Del resto, è utile ricordare che nel caso delle materie concorrenti
non ci troviamo di fronte ad un'attribuzione di competenza legislativa
regionale fondata sull'assenza di riserve a favore della legislazione statale
(art. 117, quarto comma), bensì, ci troviamo di fronte ad un elenco
di materie espressamente riservate alla competenza legislativa regionale,
e per le quali si indicano espressamente i limiti dell'intervento
legislativo statale (art. 117, terzo comma).
Accertata, quindi, nella fattispecie in esame, la possibilità
per la Regione Lombardia d'intervenire nell'ambito delle materie concorrenti,
la Corte ha infine affrontato la questione del rispetto dei principi fondamentali
relativamente al lamentato, dal Governo, maggiore livello di sicurezza
realizzato dalla normativa impugnata, mentre questi dovrebbe essere
identico sull'intero territorio nazionale. La fissazione di adempimenti
differenziati (infatti) realizzerebbe "alterazioni
sotto il profilo della concorrenza in danno di quelle imprese che si trovano
ad operare in regioni la cui disciplina più gravosa costringe ad
affrontare costi maggiori".
Nel caso specifico, è stato sin troppo agevole, per la Corte,
ripartire le competenze assegnando la determinazione degli obiettivi da
perseguire alla legislazione statale e la realizzazione degli stessi alla
competenza legislativa della Regione:
In proposito è da
osservare, indipendentemente dalla inammissibile "degradazione" della legge
regionale a regolamento regionale, che i ricordati artt. 72 del d.lgs.

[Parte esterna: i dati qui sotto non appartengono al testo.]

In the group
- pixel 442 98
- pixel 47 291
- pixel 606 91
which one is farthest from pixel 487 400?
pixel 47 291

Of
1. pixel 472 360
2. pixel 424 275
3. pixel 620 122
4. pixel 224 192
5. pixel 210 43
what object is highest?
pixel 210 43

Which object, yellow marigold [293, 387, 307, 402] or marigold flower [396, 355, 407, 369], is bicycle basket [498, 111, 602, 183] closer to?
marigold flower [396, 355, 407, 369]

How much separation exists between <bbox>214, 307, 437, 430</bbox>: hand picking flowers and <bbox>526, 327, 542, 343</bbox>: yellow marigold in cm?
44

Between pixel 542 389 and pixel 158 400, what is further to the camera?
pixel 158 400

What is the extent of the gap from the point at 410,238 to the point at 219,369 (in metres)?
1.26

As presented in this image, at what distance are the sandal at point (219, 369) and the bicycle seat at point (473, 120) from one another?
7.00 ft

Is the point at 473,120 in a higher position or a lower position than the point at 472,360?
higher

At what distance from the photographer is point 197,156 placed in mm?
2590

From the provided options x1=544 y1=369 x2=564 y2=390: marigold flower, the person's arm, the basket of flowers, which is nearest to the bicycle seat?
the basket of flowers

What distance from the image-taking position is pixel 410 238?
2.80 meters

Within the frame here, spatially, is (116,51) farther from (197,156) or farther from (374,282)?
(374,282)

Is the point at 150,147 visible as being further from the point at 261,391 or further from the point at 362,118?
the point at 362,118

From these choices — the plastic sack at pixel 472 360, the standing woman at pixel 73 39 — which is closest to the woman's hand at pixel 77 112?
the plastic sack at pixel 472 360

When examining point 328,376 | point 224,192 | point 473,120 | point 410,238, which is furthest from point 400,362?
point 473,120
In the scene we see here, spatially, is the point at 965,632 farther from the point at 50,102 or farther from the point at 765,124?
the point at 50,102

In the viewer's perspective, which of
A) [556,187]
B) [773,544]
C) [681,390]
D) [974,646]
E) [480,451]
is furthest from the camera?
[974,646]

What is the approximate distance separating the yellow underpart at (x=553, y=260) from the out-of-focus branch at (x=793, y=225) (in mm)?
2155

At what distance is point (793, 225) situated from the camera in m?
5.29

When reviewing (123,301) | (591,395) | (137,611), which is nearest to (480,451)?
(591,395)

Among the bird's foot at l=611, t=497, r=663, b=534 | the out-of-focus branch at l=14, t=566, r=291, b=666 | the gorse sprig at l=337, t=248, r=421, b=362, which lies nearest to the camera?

n. 112 del 1998 e 18 del d.lgs. n. 334 del 1999 stabiliscono che le regioni
provvedono a disciplinare la materia con specifiche normative ai fini,
in particolare, di "garantire la sicurezza del territorio e della popolazione".
In questa ottica vanno appunto respinte le prospettate censure incentrate
sull'asserito superamento dei limiti prestabiliti dal citato decreto legislativo
n. 334 del 1999, dal momento che la Regione Lombardia può ragionevolmente
adottare, nell'ambito delle proprie competenze concorrenti, una disciplina
che sia maggiormente rigorosa, per le imprese a rischio di incidente rilevante,
rispetto ai limiti fissati dal legislatore statale, proprio in quanto diretta
ad assicurare un più elevato livello di garanzie per la popolazione
ed il territorio interessati. (407/2002)
Viene quindi confermata la possibilità di un diverso regime
di godimento di diritti. Nel caso specifico certamente in positivo, per
i residenti della Regione Lombardia, ma ugualmente allarmante in riferimento
alla possibilità, in linea di principio, che nelle Regioni più
ricche possano determinarsi livelli più elevati delle prestazioni
su materie quali l'istruzione e la sanità, con conseguente handicap
per i residenti delle Regioni con meno risorse.